**What to do**
[1] Translate this sentence from the bug report into Spanish: "I think slurm_cond_wait should not be used with a dummy mutex but with a real one."
[2] According to the bug report, what did the reporter put in place of the three mutex and condition-wait lines to avoid the problem?
[3] Reproduce the passage of the bug report starting with "I was able to" and going on through "a real one.", switching "dummy_lock" to "wait_lock" wherever it occurs.

**Document segment**

^^^^^^^^

Description Thomas Opfer 2017-07-17 02:27:27 MDT

I know we have no support contract, but I want to make you aware of the fact that there seems to be a possible deadlock in commit 52ce3ff0ec5e25bf9704b0ad5f6f59b3b56c63f5 .

When we submit job arrays of more than a few (e.g. 16) jobs to one node that start at the same time, only one or two of them start, the other ones hang.

I was able to avoid this problem by replacing

slurm_mutex_lock(&dummy_lock);
slurm_cond_wait(&conf->prolog_running_cond, &dummy_lock);
slurm_mutex_unlock(&dummy_lock);

by

sleep(1);

. I know this is no real solution but it works until this is fixed. I guess conf->prolog_running_cond is triggered while _prolog_is_running (job_id) has not finished yet. I think slurm_cond_wait should not be used with a dummy mutex but with a real one.

Best regards,
Thomas

Comment 1 Dominik Bartkiewicz 2017-07-20 03:55:05 MDT

Hi

Thanks for your report.
Like you can see we solved this in commit:
https://github.com/SchedMD/slurm/commit/b40bd8d35ef851

dominik

*** This ticket has been marked as a duplicate of ticket 3977 ***

^^^^^^^^

**Supplied material**
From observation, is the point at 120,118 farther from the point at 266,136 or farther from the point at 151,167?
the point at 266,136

^^^^^^^^

**Per-task outputs**
[1] Creo que slurm_cond_wait no debería usarse con un mutex ficticio sino con uno real.

[2] sleep(1);

[3]
I was able to avoid this problem by replacing

slurm_mutex_lock(&wait_lock);
slurm_cond_wait(&conf->prolog_running_cond, &wait_lock);
slurm_mutex_unlock(&wait_lock);

by

sleep(1);

. I know this is no real solution but it works until this is fixed. I guess conf->prolog_running_cond is triggered while _prolog_is_running (job_id) has not finished yet. I think slurm_cond_wait should not be used with a dummy mutex but with a real one.